### Aim
Format every line of the rows below as a JSON list of strings, one string per line, and leave out the blank lines.

### Record excerpts
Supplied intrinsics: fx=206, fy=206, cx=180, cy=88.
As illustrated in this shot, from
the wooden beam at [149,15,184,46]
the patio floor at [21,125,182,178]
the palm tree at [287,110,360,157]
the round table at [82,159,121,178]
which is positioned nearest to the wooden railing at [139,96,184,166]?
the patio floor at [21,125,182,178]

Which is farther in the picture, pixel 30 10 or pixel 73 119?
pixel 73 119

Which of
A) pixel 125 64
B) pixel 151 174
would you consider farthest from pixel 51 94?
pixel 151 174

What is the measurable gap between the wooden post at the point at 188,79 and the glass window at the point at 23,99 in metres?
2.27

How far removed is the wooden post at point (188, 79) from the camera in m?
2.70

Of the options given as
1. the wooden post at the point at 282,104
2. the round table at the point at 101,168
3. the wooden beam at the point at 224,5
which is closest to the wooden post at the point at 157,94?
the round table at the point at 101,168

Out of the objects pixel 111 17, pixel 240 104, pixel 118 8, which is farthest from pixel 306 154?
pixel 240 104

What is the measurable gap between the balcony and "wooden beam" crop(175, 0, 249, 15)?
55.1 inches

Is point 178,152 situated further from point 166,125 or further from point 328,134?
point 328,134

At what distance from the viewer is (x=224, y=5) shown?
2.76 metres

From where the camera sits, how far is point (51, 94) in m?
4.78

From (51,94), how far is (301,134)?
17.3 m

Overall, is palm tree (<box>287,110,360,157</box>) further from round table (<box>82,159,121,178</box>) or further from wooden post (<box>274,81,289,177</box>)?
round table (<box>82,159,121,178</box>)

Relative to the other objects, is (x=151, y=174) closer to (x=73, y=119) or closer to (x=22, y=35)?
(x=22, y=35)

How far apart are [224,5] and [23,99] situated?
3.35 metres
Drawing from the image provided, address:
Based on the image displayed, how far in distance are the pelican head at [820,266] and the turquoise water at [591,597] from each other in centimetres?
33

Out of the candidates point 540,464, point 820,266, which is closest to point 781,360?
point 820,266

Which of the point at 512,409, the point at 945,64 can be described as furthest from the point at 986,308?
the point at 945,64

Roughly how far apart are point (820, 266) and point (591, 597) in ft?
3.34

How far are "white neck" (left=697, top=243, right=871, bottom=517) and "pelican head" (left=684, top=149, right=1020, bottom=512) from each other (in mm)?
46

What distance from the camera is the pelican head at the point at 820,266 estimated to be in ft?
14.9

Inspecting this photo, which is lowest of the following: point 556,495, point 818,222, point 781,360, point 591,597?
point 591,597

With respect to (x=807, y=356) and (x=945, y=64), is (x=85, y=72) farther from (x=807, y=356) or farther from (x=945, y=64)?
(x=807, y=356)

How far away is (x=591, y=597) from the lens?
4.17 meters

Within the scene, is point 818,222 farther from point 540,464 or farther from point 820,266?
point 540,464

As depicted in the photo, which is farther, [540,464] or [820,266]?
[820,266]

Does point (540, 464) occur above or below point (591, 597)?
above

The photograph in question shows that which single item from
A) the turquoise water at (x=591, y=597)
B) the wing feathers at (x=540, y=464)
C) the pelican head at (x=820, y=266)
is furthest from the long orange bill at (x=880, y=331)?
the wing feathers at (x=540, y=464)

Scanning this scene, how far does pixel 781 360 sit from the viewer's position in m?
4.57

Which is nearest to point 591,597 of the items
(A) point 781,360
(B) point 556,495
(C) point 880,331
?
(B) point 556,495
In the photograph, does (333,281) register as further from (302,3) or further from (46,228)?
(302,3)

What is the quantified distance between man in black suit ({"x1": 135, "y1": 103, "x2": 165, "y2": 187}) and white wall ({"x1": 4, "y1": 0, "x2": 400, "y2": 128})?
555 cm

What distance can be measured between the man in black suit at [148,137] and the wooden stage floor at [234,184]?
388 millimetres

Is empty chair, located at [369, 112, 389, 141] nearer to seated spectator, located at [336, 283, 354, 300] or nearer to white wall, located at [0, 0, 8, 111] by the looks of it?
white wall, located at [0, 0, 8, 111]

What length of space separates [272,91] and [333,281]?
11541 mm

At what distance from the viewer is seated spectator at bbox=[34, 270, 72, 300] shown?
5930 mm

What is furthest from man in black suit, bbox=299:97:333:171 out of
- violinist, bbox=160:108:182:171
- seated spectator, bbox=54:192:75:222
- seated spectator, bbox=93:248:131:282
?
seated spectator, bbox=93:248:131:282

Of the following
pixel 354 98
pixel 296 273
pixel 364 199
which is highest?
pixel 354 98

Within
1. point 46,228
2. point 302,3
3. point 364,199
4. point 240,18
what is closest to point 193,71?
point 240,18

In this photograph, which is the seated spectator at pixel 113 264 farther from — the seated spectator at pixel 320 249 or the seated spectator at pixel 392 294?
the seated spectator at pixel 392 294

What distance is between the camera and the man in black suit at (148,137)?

### Exercise result
[
  "Supplied intrinsics: fx=206, fy=206, cx=180, cy=88.",
  "As illustrated in this shot, from",
  "the wooden beam at [149,15,184,46]",
  "the patio floor at [21,125,182,178]",
  "the palm tree at [287,110,360,157]",
  "the round table at [82,159,121,178]",
  "which is positioned nearest to the wooden railing at [139,96,184,166]?",
  "the patio floor at [21,125,182,178]",
  "Which is farther in the picture, pixel 30 10 or pixel 73 119?",
  "pixel 73 119",
  "Which of",
  "A) pixel 125 64",
  "B) pixel 151 174",
  "would you consider farthest from pixel 51 94?",
  "pixel 151 174",
  "What is the measurable gap between the wooden post at the point at 188,79 and the glass window at the point at 23,99 in metres?",
  "2.27",
  "How far removed is the wooden post at point (188, 79) from the camera in m?",
  "2.70",
  "Of the options given as",
  "1. the wooden post at the point at 282,104",
  "2. the round table at the point at 101,168",
  "3. the wooden beam at the point at 224,5",
  "which is closest to the wooden post at the point at 157,94?",
  "the round table at the point at 101,168",
  "Out of the objects pixel 111 17, pixel 240 104, pixel 118 8, which is farthest from pixel 306 154?",
  "pixel 240 104",
  "What is the measurable gap between the balcony and \"wooden beam\" crop(175, 0, 249, 15)?",
  "55.1 inches",
  "Is point 178,152 situated further from point 166,125 or further from point 328,134?",
  "point 328,134",
  "At what distance from the viewer is (x=224, y=5) shown?",
  "2.76 metres",
  "From where the camera sits, how far is point (51, 94) in m?",
  "4.78",
  "From (51,94), how far is (301,134)?",
  "17.3 m",
  "Overall, is palm tree (<box>287,110,360,157</box>) further from round table (<box>82,159,121,178</box>) or further from wooden post (<box>274,81,289,177</box>)?",
  "round table (<box>82,159,121,178</box>)",
  "Relative to the other objects, is (x=151, y=174) closer to (x=73, y=119) or closer to (x=22, y=35)?",
  "(x=22, y=35)",
  "How far apart are [224,5] and [23,99] situated?",
  "3.35 metres",
  "Drawing from the image provided, address:",
  "Based on the image displayed, how far in distance are the pelican head at [820,266] and the turquoise water at [591,597] from each other in centimetres?",
  "33",
  "Out of the candidates point 540,464, point 820,266, which is closest to point 781,360?",
  "point 820,266",
  "Which of the point at 512,409, the point at 945,64 can be described as furthest from the point at 986,308?",
  "the point at 945,64",
  "Roughly how far apart are point (820, 266) and point (591, 597) in ft?",
  "3.34",
  "How far are \"white neck\" (left=697, top=243, right=871, bottom=517) and \"pelican head\" (left=684, top=149, right=1020, bottom=512) from each other (in mm)?",
  "46",
  "What distance from the camera is the pelican head at the point at 820,266 estimated to be in ft?",
  "14.9",
  "Inspecting this photo, which is lowest of the following: point 556,495, point 818,222, point 781,360, point 591,597?",
  "point 591,597",
  "With respect to (x=807, y=356) and (x=945, y=64), is (x=85, y=72) farther from (x=807, y=356) or farther from (x=945, y=64)?",
  "(x=807, y=356)",
  "How far away is (x=591, y=597) from the lens?",
  "4.17 meters",
  "Within the scene, is point 818,222 farther from point 540,464 or farther from point 820,266?",
  "point 540,464",
  "As depicted in the photo, which is farther, [540,464] or [820,266]?",
  "[820,266]",
  "Does point (540, 464) occur above or below point (591, 597)?",
  "above",
  "The photograph in question shows that which single item from",
  "A) the turquoise water at (x=591, y=597)",
  "B) the wing feathers at (x=540, y=464)",
  "C) the pelican head at (x=820, y=266)",
  "is furthest from the long orange bill at (x=880, y=331)?",
  "the wing feathers at (x=540, y=464)",
  "Scanning this scene, how far does pixel 781 360 sit from the viewer's position in m?",
  "4.57",
  "Which is nearest to point 591,597 of the items",
  "(A) point 781,360",
  "(B) point 556,495",
  "(C) point 880,331",
  "?",
  "(B) point 556,495",
  "In the photograph, does (333,281) register as further from (302,3) or further from (46,228)?",
  "(302,3)",
  "What is the quantified distance between man in black suit ({\"x1\": 135, \"y1\": 103, \"x2\": 165, \"y2\": 187}) and white wall ({\"x1\": 4, \"y1\": 0, \"x2\": 400, \"y2\": 128})?",
  "555 cm",
  "What distance can be measured between the man in black suit at [148,137] and the wooden stage floor at [234,184]?",
  "388 millimetres",
  "Is empty chair, located at [369, 112, 389, 141] nearer to seated spectator, located at [336, 283, 354, 300] or nearer to white wall, located at [0, 0, 8, 111] by the looks of it?",
  "white wall, located at [0, 0, 8, 111]",
  "What length of space separates [272,91] and [333,281]?",
  "11541 mm",
  "At what distance from the viewer is seated spectator at bbox=[34, 270, 72, 300] shown?",
  "5930 mm",
  "What is furthest from man in black suit, bbox=299:97:333:171 out of",
  "- violinist, bbox=160:108:182:171",
  "- seated spectator, bbox=54:192:75:222",
  "- seated spectator, bbox=93:248:131:282",
  "?",
  "seated spectator, bbox=93:248:131:282",
  "Of the following",
  "pixel 354 98",
  "pixel 296 273",
  "pixel 364 199",
  "which is highest?",
  "pixel 354 98",
  "Within",
  "1. point 46,228",
  "2. point 302,3",
  "3. point 364,199",
  "4. point 240,18",
  "what is closest to point 193,71?",
  "point 240,18",
  "In this photograph, which is the seated spectator at pixel 113 264 farther from — the seated spectator at pixel 320 249 or the seated spectator at pixel 392 294?",
  "the seated spectator at pixel 392 294",
  "What distance is between the camera and the man in black suit at (148,137)?"
]